In 1965, the artist Haim Steinbach, then 21, took a hiatus from his studies at Brooklyn’s Pratt Institute and went to Paris for a year. One day, walking through the city, he saw something strange.
“There was a big window, and there was art—well, it didn’t look like art, but there were these paintings, of a washing machine and other products,” Mr. Steinbach, now 67, told The Observer. “I was interested in Surrealism and the Cubists. An illustration of a washing machine? That’s bullshit.”
Mr. Steinbach had, as it turned out, happened upon the gallery of Ileana Sonnabend, the ex-wife of eminent New York dealer Leo Castelli, and was looking at work by Andy Warhol and Roy Lichtenstein. First he was angry. Then he was transfixed. “It presented the obvious,” he said, “and yet it wasn’t obvious at all.”

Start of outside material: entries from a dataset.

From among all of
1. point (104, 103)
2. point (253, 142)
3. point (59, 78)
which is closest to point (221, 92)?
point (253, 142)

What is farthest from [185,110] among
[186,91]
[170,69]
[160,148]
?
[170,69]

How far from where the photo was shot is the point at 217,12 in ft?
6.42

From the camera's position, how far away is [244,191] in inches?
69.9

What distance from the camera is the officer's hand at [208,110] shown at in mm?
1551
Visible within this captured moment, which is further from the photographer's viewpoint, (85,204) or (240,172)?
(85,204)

The same could be said of Mr. Steinbach’s audacious work, which often comprises nothing more than found objects—lava lamps, dog chew toys, basketball sneakers, mop buckets, Froot Loops boxes, rocks, plastic busts of Spider-Man, coffee mugs—sitting on triangular shelves or in boxes.

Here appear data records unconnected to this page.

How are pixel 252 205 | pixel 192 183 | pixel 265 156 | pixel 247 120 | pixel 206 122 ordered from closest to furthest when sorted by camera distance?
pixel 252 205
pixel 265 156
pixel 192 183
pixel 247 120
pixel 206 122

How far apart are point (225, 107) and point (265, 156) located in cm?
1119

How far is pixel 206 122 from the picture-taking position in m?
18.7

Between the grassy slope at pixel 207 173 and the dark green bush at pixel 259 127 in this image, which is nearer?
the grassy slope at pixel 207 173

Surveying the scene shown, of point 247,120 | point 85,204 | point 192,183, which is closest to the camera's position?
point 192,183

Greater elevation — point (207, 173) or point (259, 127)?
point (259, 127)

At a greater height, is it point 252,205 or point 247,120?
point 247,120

“It’s about how objects can talk to each other,” Mr. Steinbach explained. “How one can make something happen that’s bigger than the things sitting next to each other.” At their best, his arrangements ooze feeling. They can look sinister or comforting, disorienting or familiar. His pieces may be the perfect symbols of a society rife with rampant consumerism. But they may also achieve more than simple critique, teasing uncanny qualities out of quotidian objects.

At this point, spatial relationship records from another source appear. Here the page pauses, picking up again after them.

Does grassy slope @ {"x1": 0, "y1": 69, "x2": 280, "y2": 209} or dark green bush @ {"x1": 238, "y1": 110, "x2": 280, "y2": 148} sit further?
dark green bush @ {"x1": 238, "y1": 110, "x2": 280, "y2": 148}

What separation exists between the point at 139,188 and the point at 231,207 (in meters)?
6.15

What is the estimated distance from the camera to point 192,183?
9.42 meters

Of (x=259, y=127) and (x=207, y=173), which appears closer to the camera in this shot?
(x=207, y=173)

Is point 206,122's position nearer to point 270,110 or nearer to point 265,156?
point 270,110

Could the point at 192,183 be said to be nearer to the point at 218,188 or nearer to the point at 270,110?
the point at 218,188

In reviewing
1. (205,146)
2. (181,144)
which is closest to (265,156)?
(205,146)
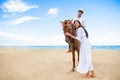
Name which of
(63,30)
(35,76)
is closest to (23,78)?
(35,76)

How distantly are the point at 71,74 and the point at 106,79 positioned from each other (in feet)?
4.18

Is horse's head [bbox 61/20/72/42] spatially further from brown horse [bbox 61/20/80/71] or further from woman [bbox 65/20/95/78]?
woman [bbox 65/20/95/78]

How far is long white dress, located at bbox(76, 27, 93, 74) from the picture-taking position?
680cm

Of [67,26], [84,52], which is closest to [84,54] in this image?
[84,52]

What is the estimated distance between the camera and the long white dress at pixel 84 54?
6.80 metres

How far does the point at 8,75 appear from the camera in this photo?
7598mm

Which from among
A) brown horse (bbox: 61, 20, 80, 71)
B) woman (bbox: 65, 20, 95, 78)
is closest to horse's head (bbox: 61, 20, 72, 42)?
brown horse (bbox: 61, 20, 80, 71)

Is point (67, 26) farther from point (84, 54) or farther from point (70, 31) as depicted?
point (84, 54)

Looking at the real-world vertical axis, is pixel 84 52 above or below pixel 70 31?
below

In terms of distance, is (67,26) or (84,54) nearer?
(84,54)

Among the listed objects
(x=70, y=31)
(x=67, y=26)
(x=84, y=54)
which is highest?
(x=67, y=26)

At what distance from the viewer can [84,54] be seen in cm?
688

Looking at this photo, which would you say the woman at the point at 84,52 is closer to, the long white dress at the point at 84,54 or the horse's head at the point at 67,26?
the long white dress at the point at 84,54

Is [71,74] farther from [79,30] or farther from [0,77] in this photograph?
[0,77]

And his career tells a story well-suited to our times: one of big dreams stymied, at least temporarily, by a major recession.
Mr. Steinbach was sitting in the living room of his Greenpoint studio, about a block from the East River, when we spoke last week. He was wearing a short-sleeve shirt, blue shorts, angular tortoise-shell glasses and black slip-on shoes, and he looked relaxed. Work was almost complete on the pieces for his show at Tanya Bonakdar Gallery, which opens Sept. 8. It is his first show there since joining the gallery last year, and his first show in New York since 2007.
“I was being pursued pretty aggressively by some people,” Mr. Steinbach said quickly, with a faint Israeli accent. (His parents fled Nazi Germany for the Land of Israel, where he was born, and then left for the U.S. when he was 13.) “Tanya came and we did a studio visit,” he said. “She understood my work. She has watched it for a long time.”
For the past 25 years, Mr. Steinbach has shown in New York with—perhaps aptly—the Sonnabend Gallery, which opened on the Upper East Side in 1970 and is now representing him with Bonakdar. “Knock, knock, Ileana Sonnabend wants to come in my studio,” Mr. Steinbach said, recalling the day in March 1986, when the well-respected gallerist, who died in 2007, paid a visit to his Greenpoint space. “She bought a piece right off the wall.”